Write out, word for word, the portion of the mailing list message below that runs from "Responses Re: [HACKERS]" up to and including "honor connect_timeout setting.".
Passage provided section start
Re: [HACKERS] statement_timeout is not working as expected with postgres_fdw - Mailing list pgsql-hackers

From Ashutosh Bapat
Subject Re: [HACKERS] statement_timeout is not working as expected with postgres_fdw
Date
Msg-id CAFjFpRe6uf3-nU-orTEAJ0_CKb3MMiPQ5AHJ_SwDguV7Sjs6Ww@mail.gmail.com
Whole thread Raw
In response to Re: [HACKERS] statement_timeout is not working as expected withpostgres_fdw  (Kyotaro HORIGUCHI <horiguchi.kyotaro@lab.ntt.co.jp>)
Responses Re: [HACKERS] statement_timeout is not working as expected withpostgres_fdw  (Kyotaro HORIGUCHI <horiguchi.kyotaro@lab.ntt.co.jp>)
List pgsql-hackers
On Tue, Apr 25, 2017 at 1:31 PM, Kyotaro HORIGUCHI
<horiguchi.kyotaro@lab.ntt.co.jp> wrote:
>>
>> The logs above show that 34 seconds elapsed between starting to abort
>> the transaction and knowing that the foreign server is unreachable. It
>> looks like it took that much time for the local server to realise that
>> the foreign server is not reachable. Looking at PQcancel code, it
>> seems to be trying to connect to the foreign server to cancel the
>> query. But somehow it doesn't seem to honor connect_timeout setting.
>> Is that expected?
>
> Yes, and No. I think PQcancel requires connection timeout, but I
> think it is not necessariry the same with that of a foreign
> server.

Since connect_timeout is property of foreign server, it should be
honored by any connection made to that server from local server
including the one by PQcancel().

>
>> Irrespective of what PQcancel does, it looks like postgres_fdw should
>> just slam the connection if query is being aborted because of
>> statement_timeout. But then pgfdw_xact_callback() doesn't seem to have
>> a way to know whether this ABORT is because of user's request to
>> cancel the query, statement timeout, an abort because of some other
>> error or a user requested abort. Except statement timeout (may be
>> user's request to cancel the query?), it should try to keep the
>> connection around to avoid any future reconnection. But I am not able
>> to see how can we provide that information to pgfdw_xact_callback().
>
> Expiration of statement_timeout doesn't mean a stall of foreign
> connections. If we are to keep connections by, for example, a
> cancel request from client, we also should keep them on
> statememt_timeout because it is not necessariry triggered by a
> stall of foreign connection.
Passage provided section end
Provided data section start
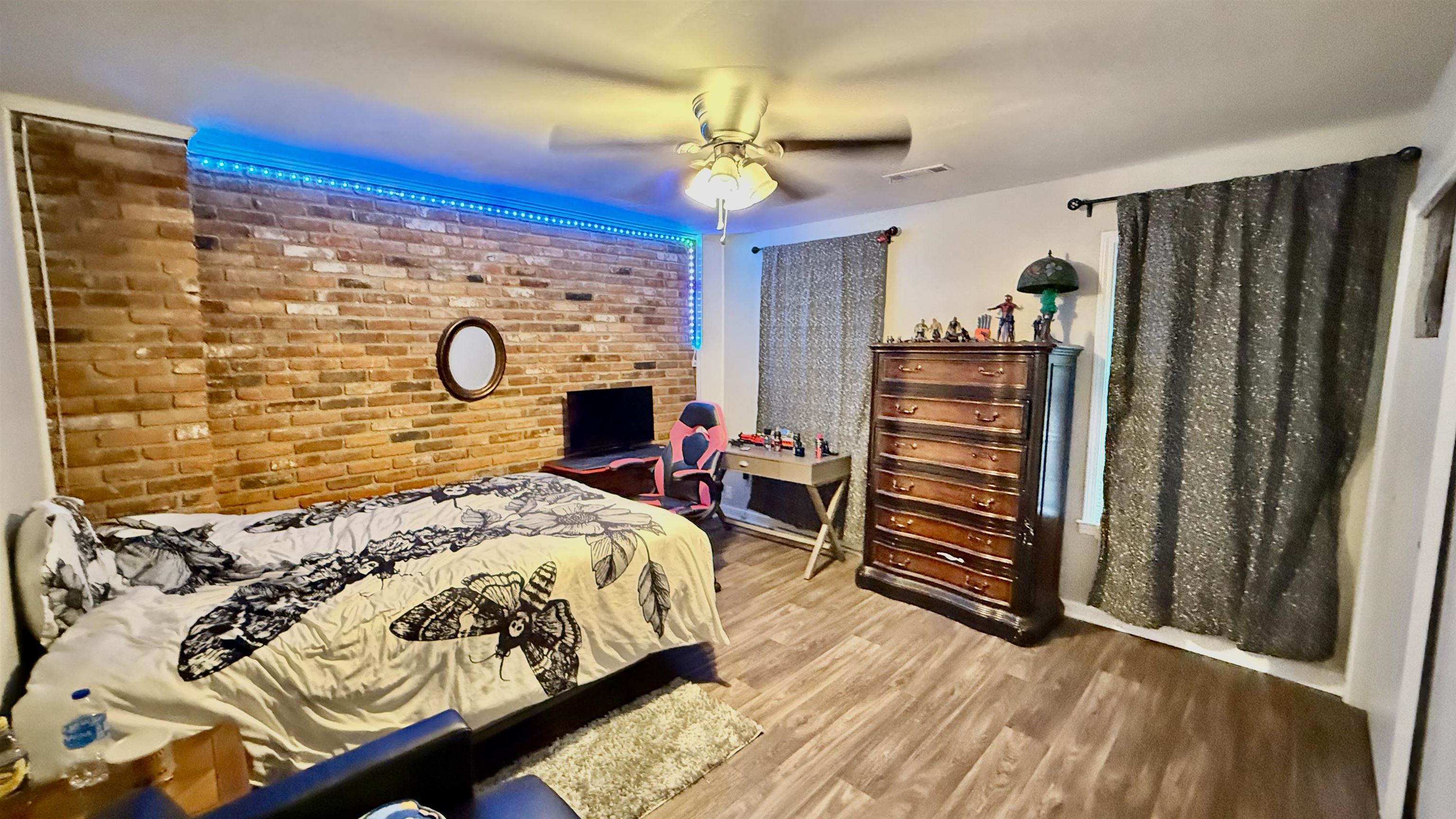 379 Dove Valley Road Collierville, TN 38017 - Photo 6 of 12 Bedroom featuring brick wall, wood finished floors, and a ceiling fan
Provided data section end
Response to the task
Responses Re: [HACKERS] statement_timeout is not working as expected withpostgres_fdw  (Kyotaro HORIGUCHI <horiguchi.kyotaro@lab.ntt.co.jp>)
List pgsql-hackers
On Tue, Apr 25, 2017 at 1:31 PM, Kyotaro HORIGUCHI
<horiguchi.kyotaro@lab.ntt.co.jp> wrote:
>>
>> The logs above show that 34 seconds elapsed between starting to abort
>> the transaction and knowing that the foreign server is unreachable. It
>> looks like it took that much time for the local server to realise that
>> the foreign server is not reachable. Looking at PQcancel code, it
>> seems to be trying to connect to the foreign server to cancel the
>> query. But somehow it doesn't seem to honor connect_timeout setting.